● **EXCERPT**
========================

So you can see there's a lot of cost and a lot of time and a lot of working capital associated with all of that. And so I guess the clarity that we have is for one thing we've got a lot to work with as I just described. And I think the clarity is, we know our pricing for our energy industrial products well established And we also know our contract arrangements from the supplemental supply. There's not an enormous amount of mystery left to that. Yes, we have to execute.

Speaker 2

They have to execute. We're working very closely with them. But the math is pretty clear to us and it says, that it very much supports our overall targets of 27 or excuse me, 35 at least 35% gross margin. And you saw, Alex, this quarter on the Energy Industrial side, we were at the 27% level Even without some of these enhancements. So, I think a lot of our operating efficiencies are improving.

Speaker 2

We're seeing sort of supply chain and raw materials, let me just say, sort of normalize a little bit after, of course, a very hectic 3 year period or so. So that's sort of the math that's sort of both the atmosphere and the math, I guess, behind the supplemental supply.

Speaker 3

Yes. And if I may add, I mean, I think the margins aligned With our expectations given all of the room that there is in the value chain to have A contract manufacturer support our energy business, but most importantly for us and really why the pressure is on us is that we don't really take margins to the bank. We take the incremental gross profit. And here With the backlog of roughly $138,000,000 on the energy side, there's money there That we are just not taking by not being able to fulfill the demand.

Speaker 5

Perfect. That's all very helpful color. Maybe one other question. This goes to what you were alluding to just there in the last question with Eric, Don. This is The risk of potentially having to build some inventory, given, I guess, the uncertain ramp, and I can appreciate how uncertain these ramps are.

Speaker 5

This is sort of par for the course when somebody is turning on a big factory like this. But I've noticed that the inventory has been ramping up a bit sequentially here over the last couple of quarters. What is that? Is that reflecting a preparation for the GM ramp? Or I guess just qualitatively what's in inventory and will that continue?

Speaker 3

Yes, I mean at this point for us inventory really means flexibility, right. And so when we look at the demand that we get from a customer like GM or I mean, on the automotive side, you in essence have a right to build and invoice the customer for the next 4 weeks of demand. And the demand is changing on you roughly every 2 weeks. And you have a rough view of what the next 40 weeks are going to look like. But again, that can be changed every 2 weeks.

========================

Pick up the earnings call transcript right after its last sentence and keep it going.

Text pulled from each page

========================

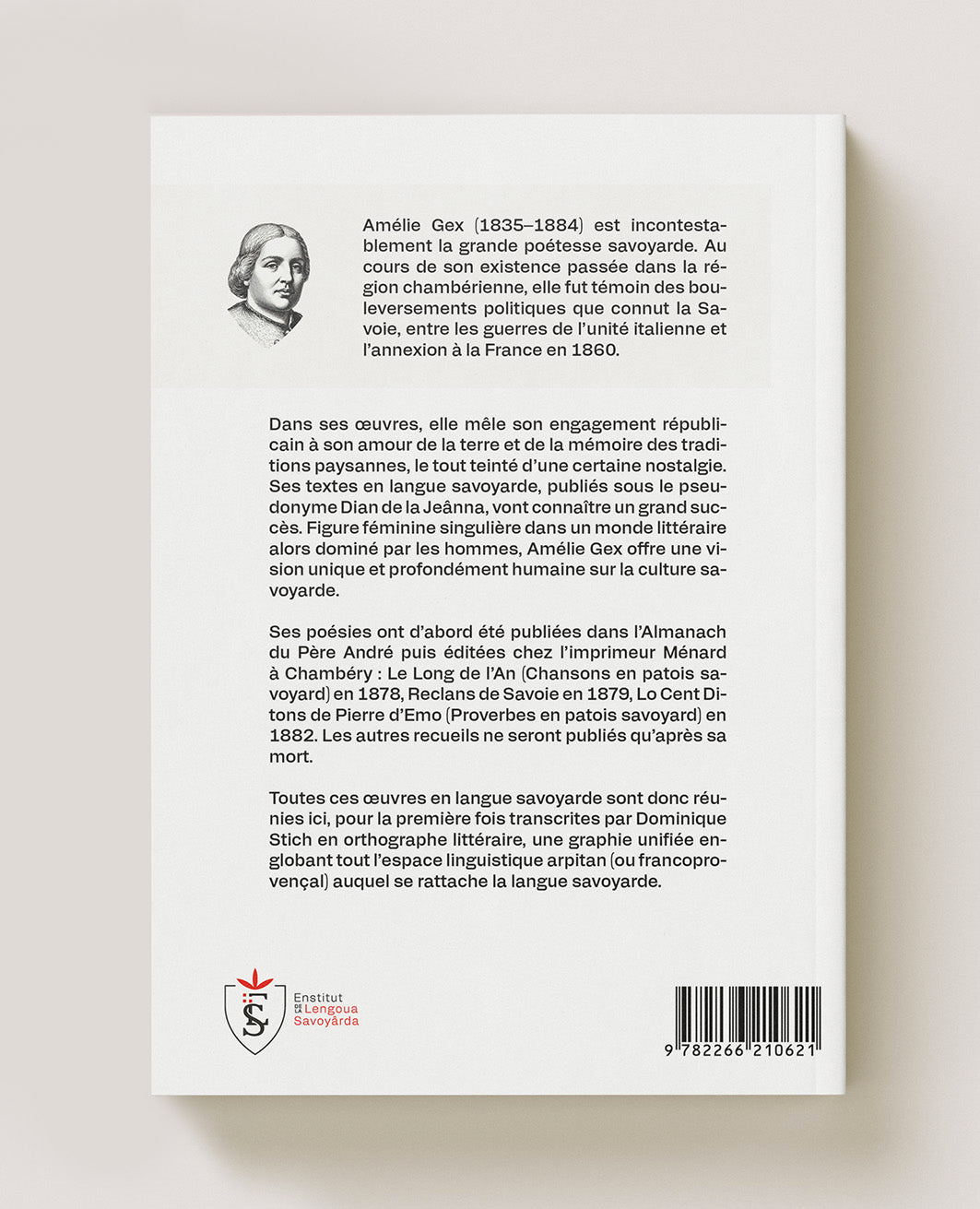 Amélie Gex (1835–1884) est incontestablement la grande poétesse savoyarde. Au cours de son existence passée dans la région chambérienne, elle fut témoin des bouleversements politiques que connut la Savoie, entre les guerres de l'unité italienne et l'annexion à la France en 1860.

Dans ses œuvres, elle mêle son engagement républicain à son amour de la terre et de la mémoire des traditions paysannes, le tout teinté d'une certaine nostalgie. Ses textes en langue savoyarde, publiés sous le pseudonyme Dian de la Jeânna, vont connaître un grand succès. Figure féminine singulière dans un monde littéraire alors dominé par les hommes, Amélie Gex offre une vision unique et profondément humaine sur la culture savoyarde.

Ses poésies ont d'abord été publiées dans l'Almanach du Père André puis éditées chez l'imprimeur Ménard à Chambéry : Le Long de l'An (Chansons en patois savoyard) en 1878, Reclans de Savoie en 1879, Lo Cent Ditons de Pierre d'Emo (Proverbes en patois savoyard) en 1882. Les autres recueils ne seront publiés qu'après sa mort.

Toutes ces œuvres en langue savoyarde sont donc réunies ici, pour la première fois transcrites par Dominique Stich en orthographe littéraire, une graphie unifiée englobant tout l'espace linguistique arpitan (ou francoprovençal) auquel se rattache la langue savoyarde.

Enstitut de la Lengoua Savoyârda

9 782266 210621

========================

● **REPLY TO THE TASK**
Speaker 3

And so having some inventory on hand to at least give us A month to react here, particularly on the aerogel side. We think it's important as we manage this ramp, particularly with GM. And so the roughly $6,000,000 of inventory that we added included quite a bit of Finished goods, pyrothin inventory that is basically ready to get processed in Mexico. And I think, yes, so for I mean, if actually Slide 8 is really telling if you This is what we're going through now is almost a repeat of the movie that we saw in Q3 and Q4 of last year. If you see the ramp that we had in Q4 when we fulfilled $101,000,000 of EV thermal barrier revenues on an annual run rate basis, right.

Speaker 3

That really came at the expense of energy revenues in Q3, because we had to make quite a bit of the pyrofin required for Q4 and Q3. And so that same dynamic is really playing out here until we get the additional Supply source for the energy business. And so that's where the inventory build is going. It's really going towards Enabling some flexibility on the EV thermal barrier side. And trust me, I mean, on the energy industrial So really the team is doing everything they can to empty the warehouse at the end of each quarter.

Speaker 5

Very helpful. Thanks, Ricardo. Thanks, everyone. Thanks, Alex. Our

Operator

next Question comes from Jeffrey Osborne from TD Cowen. Please go ahead.

Speaker 6

Yes, good morning. The IHS figures are very helpful. So thank you for sharing that. I had a question on the 3 potential awards. Is there a way of characterizing those relative to the GM ramp in terms of size and scope would be helpful?

Speaker 3

Yes. I mean, I think in Toyota, it's no secret that right now we're only supplying one nameplate. So that's the smallest one. And then the award that we have here with the European on the commercial truck program is the 2nd smallest and the GM one makes up the lion's share of the near term volume. However, the program in Europe with the commercial vehicle manufacturer, We already started delivering production parts to them and that will ramp up significantly In 2024 and it will make up a good portion of the run rate that we're currently seeing with GM.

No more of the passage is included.